Please set down each of the entries below word for word, with the pictures left out.

Image-caption data from the web

· · · · ·

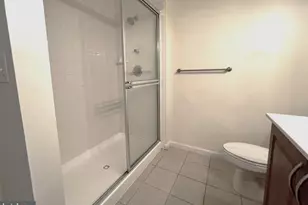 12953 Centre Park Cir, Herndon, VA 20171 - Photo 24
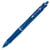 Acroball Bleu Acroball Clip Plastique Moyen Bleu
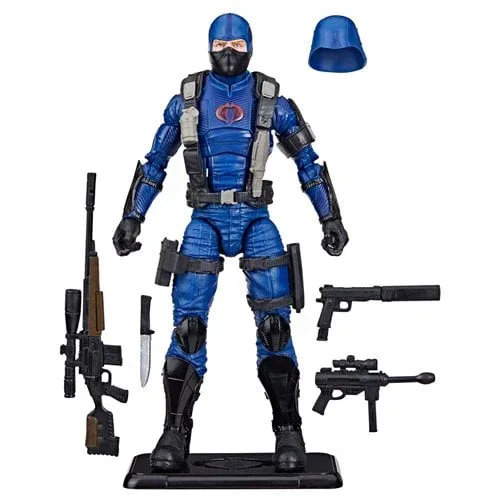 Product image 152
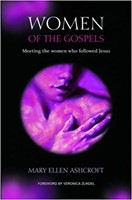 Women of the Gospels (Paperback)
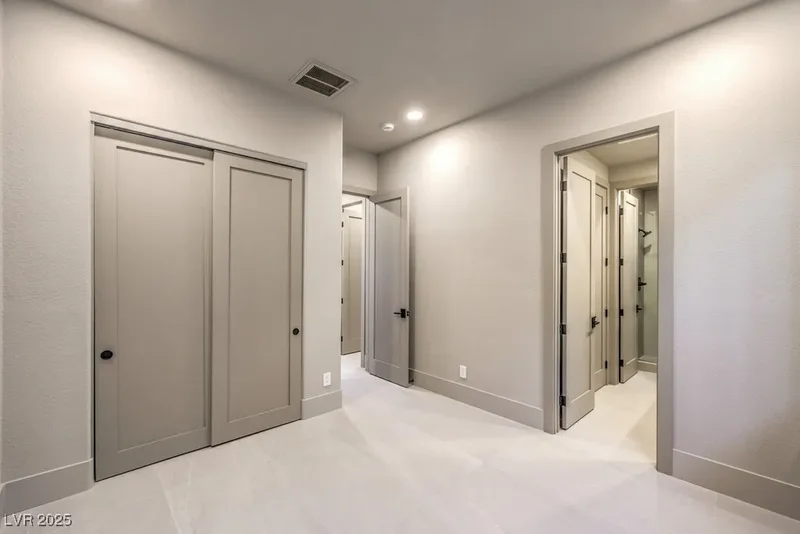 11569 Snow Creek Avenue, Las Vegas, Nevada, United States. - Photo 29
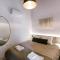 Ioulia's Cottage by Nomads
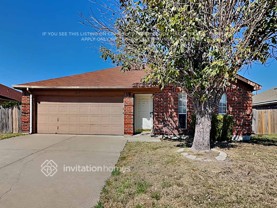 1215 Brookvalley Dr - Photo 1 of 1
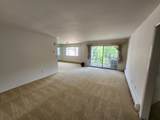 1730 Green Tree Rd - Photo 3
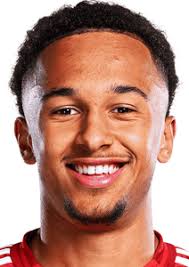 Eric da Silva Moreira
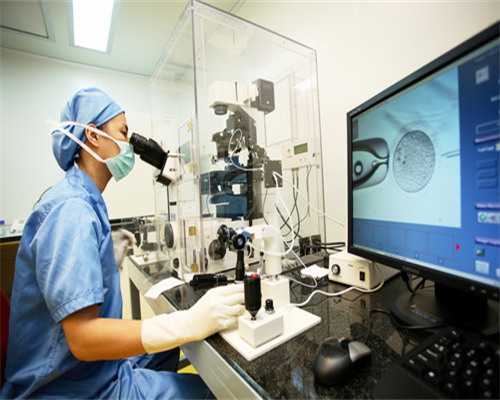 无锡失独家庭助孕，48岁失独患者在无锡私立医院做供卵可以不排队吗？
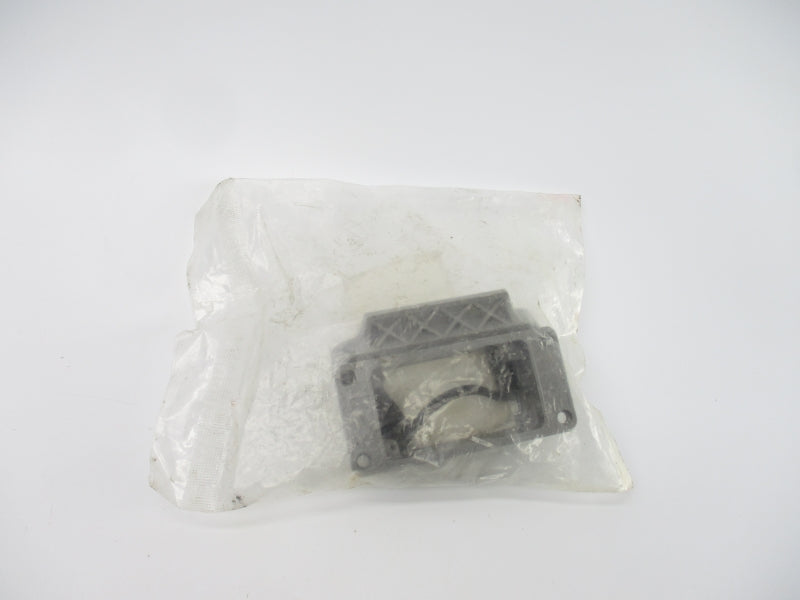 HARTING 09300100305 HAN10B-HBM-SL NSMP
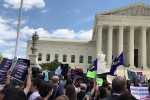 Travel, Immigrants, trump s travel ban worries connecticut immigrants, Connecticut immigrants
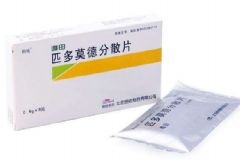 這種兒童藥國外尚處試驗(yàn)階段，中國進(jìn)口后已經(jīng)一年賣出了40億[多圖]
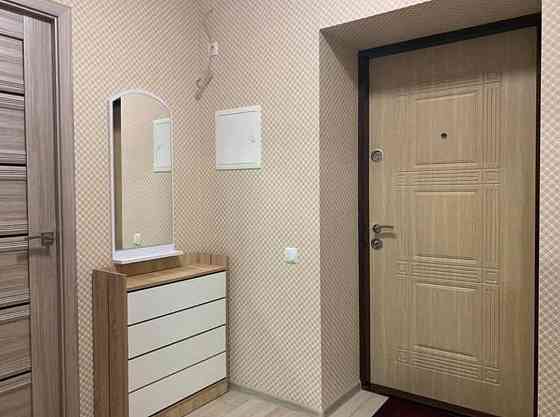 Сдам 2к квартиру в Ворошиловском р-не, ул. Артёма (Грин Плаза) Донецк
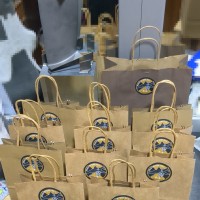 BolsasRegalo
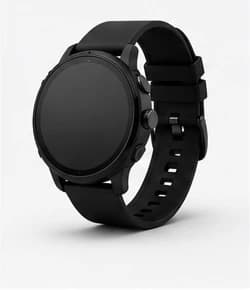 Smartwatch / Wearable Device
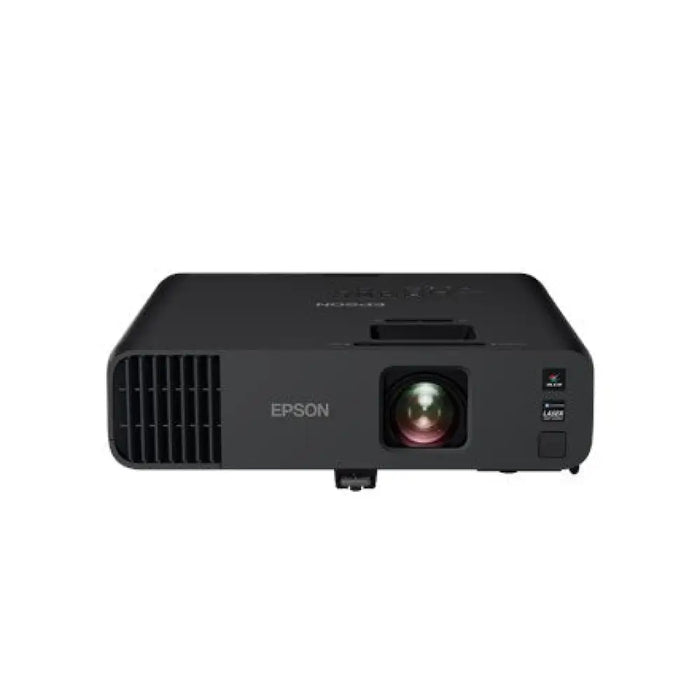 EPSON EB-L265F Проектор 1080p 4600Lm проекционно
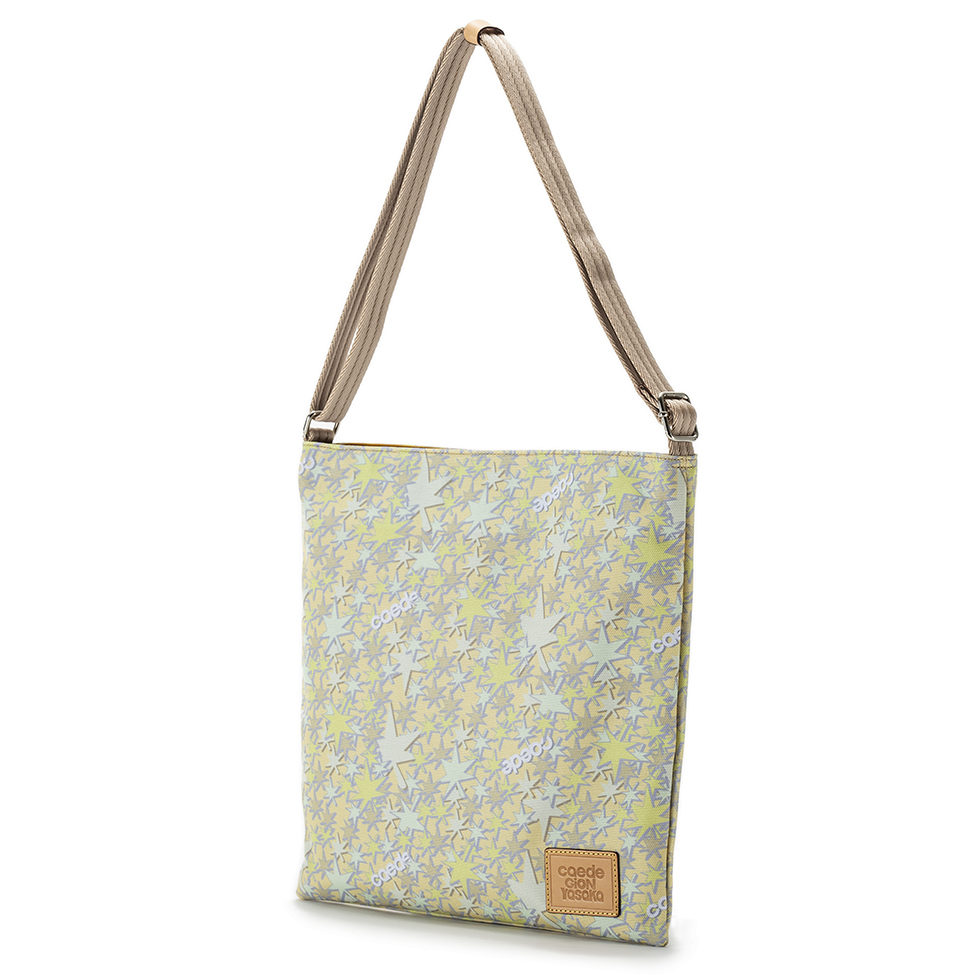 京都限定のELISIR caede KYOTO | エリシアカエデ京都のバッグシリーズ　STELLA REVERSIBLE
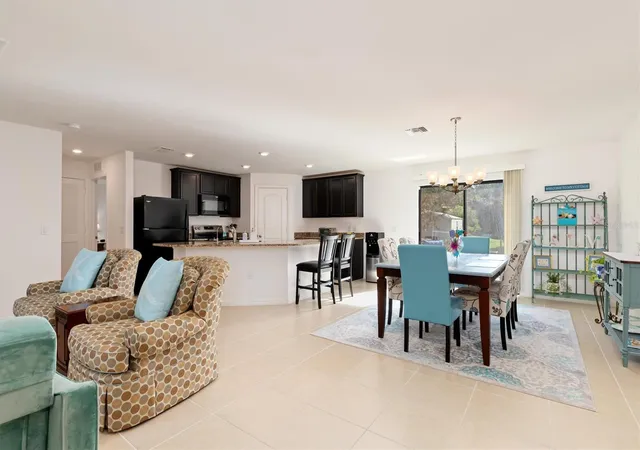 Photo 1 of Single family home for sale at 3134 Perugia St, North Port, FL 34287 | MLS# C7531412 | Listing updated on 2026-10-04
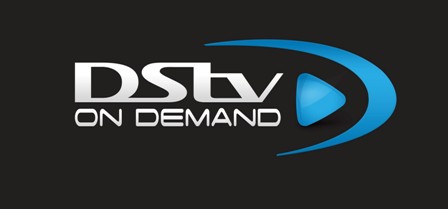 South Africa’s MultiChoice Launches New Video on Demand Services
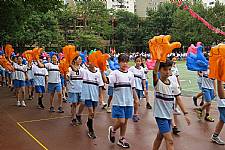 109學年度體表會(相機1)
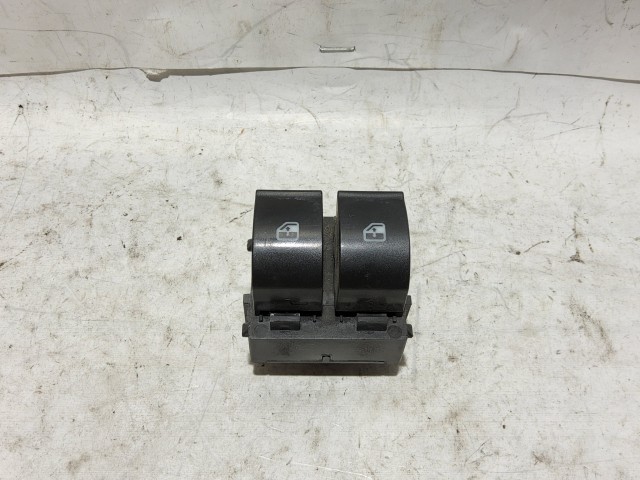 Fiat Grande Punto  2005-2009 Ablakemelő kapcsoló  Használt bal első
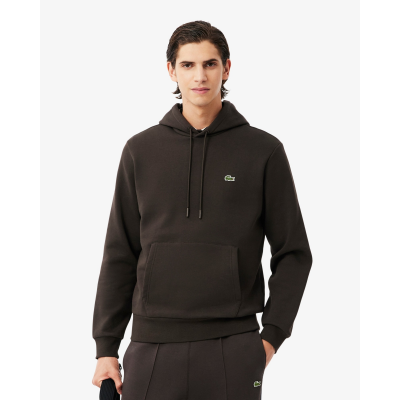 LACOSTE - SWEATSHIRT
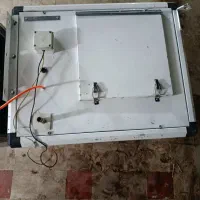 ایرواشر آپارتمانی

· · · · ·

• The answer:
 12953 Centre Park Cir, Herndon, VA 20171 - Photo 24
 Acroball Bleu Acroball Clip Plastique Moyen Bleu
 Product image 152
 Women of the Gospels (Paperback)
 11569 Snow Creek Avenue, Las Vegas, Nevada, United States. - Photo 29
 Ioulia's Cottage by Nomads
 1215 Brookvalley Dr - Photo 1 of 1
 1730 Green Tree Rd - Photo 3
 Eric da Silva Moreira
 无锡失独家庭助孕，48岁失独患者在无锡私立医院做供卵可以不排队吗？
 HARTING 09300100305 HAN10B-HBM-SL NSMP
 Travel, Immigrants, trump s travel ban worries connecticut immigrants, Connecticut immigrants
 這種兒童藥國外尚處試驗(yàn)階段，中國進(jìn)口后已經(jīng)一年賣出了40億[多圖]
 Сдам 2к квартиру в Ворошиловском р-не, ул. Артёма (Грин Плаза) Донецк
 BolsasRegalo
 Smartwatch / Wearable Device
 EPSON EB-L265F Проектор 1080p 4600Lm проекционно
 京都限定のELISIR caede KYOTO | エリシアカエデ京都のバッグシリーズ　STELLA REVERSIBLE
 Photo 1 of Single family home for sale at 3134 Perugia St, North Port, FL 34287 | MLS# C7531412 | Listing updated on 2026-10-04
 South Africa’s MultiChoice Launches New Video on Demand Services
 109學年度體表會(相機1)
 Fiat Grande Punto  2005-2009 Ablakemelő kapcsoló  Használt bal első
 LACOSTE - SWEATSHIRT
 ایرواشر آپارتمانی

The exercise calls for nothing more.